The rights of countries to assert and defend their taxing rights when it comes to the ownership and use of (for example) intellectual property is an area laden with increasing controversy, an issue that was recently highlighted by Michael Crocker, tax leader for Chartered Accountants Australia and New Zealand. In a recent interview with the Australian Financial Review, Mr Croker noted that
“intangibles were the key battleground in transfer pricing… as IP is highly mobile and locating it in low tax jurisdictions has long been a strategy for multinational companies.”
Interestingly, the favoured locations for the holding of IP assets within a multinational group are Ireland, Switzerland and Singapore, all jurisdictions covered by the new DPT.
It is safe to assume that if Australia imposes a DPT on a multinational, it will be to the detriment of another tax jurisdiction (such as Ireland). It is also safe to assume that the disadvantaged tax jurisdictions will eventually seek to protect their revenue base from potential tax erosion associated with the use of DPT legislation, by introducing their own protective legislation. The result being a global race to introduce the most aggressive, protectionist transfer pricing legislation, in order to protect each country’s revenue base.
Australia is unambiguously leading this race with the DPT legislation only adding to Australia’s armour to combat multinational profit shifting – Australia has the Multinational Anti-Avoidance Law, the reconstruction provisions of the Australian transfer pricing legislation, the country-by-country reporting requirements, Part IVA as well as now the DPT.

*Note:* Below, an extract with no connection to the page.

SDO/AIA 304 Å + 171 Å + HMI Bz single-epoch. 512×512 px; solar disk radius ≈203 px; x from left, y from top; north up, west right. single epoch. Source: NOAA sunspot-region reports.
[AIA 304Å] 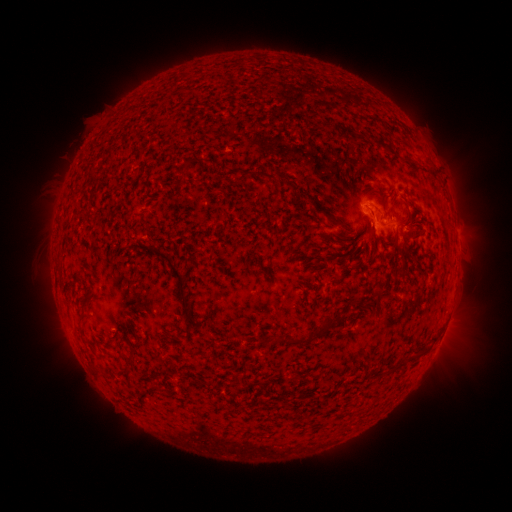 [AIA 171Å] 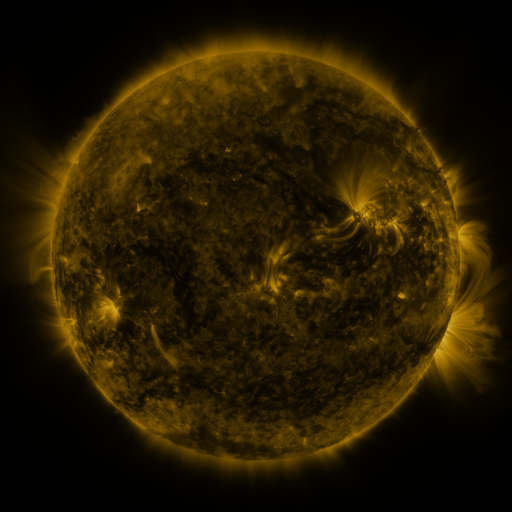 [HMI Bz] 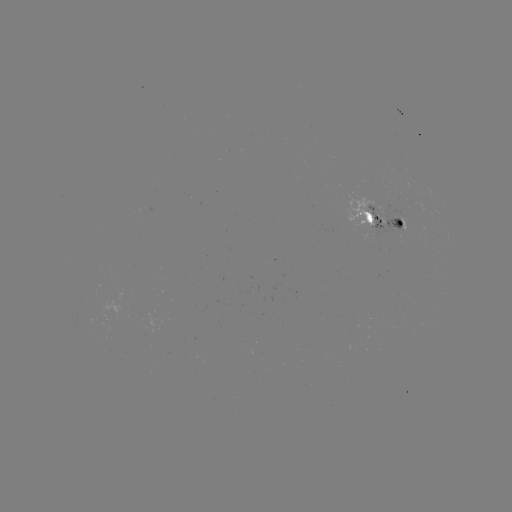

While the potential imposition of a DPT will, by itself, create increased complexity in how multinationals deal with the transfer and use of intellectual property within their group, the Federal Government’s recent introduction of the ‘Combating Multinational Tax Avoidance Bill 2017’ (‘the Bill’) will only add to that complexity.
... is it now too hard for multinationals to do business with Australia and are we driving future international investment away for the sake of current tax dollars?
As part of the Bill, the Federal Government is seeking to amend Australia’s current transfer pricing laws in order to adopt and give effect to the OECD’s 2015 transfer pricing recommendations. Within these recommendations is the OECD’s guidance material on how intellectual property and ‘hard to value’ intangibles should be valued (from a transfer pricing perspective), which includes a significant about-face in the use of the comparable uncontrolled price (CUP) methodology as a technique to price the use of IP within multinational groups.
The introduction of the DPT, coupled with Australia’s arsenal of legislation against multinational profit shifting, is likely to lead to widespread restructuring of the way most multinational groups hold and exploit their IP as it relates to their Australian operations.
Some of these efforts are likely to cause other tax related consequences (such as CGT issues, etc), which in turn are likely to affect the economic returns associated with doing business with Australia.
With the Government adopting such an aggressive tax regime when it comes to how multinational groups engage with Australia, the question has to be asked – is it now too hard for multinationals to do business with Australia and are we driving future international investment away for the sake of current tax dollars?
While the answer to this question is unclear at the moment, Australia’s economic growth trends over the next few years will no doubt provide clarity.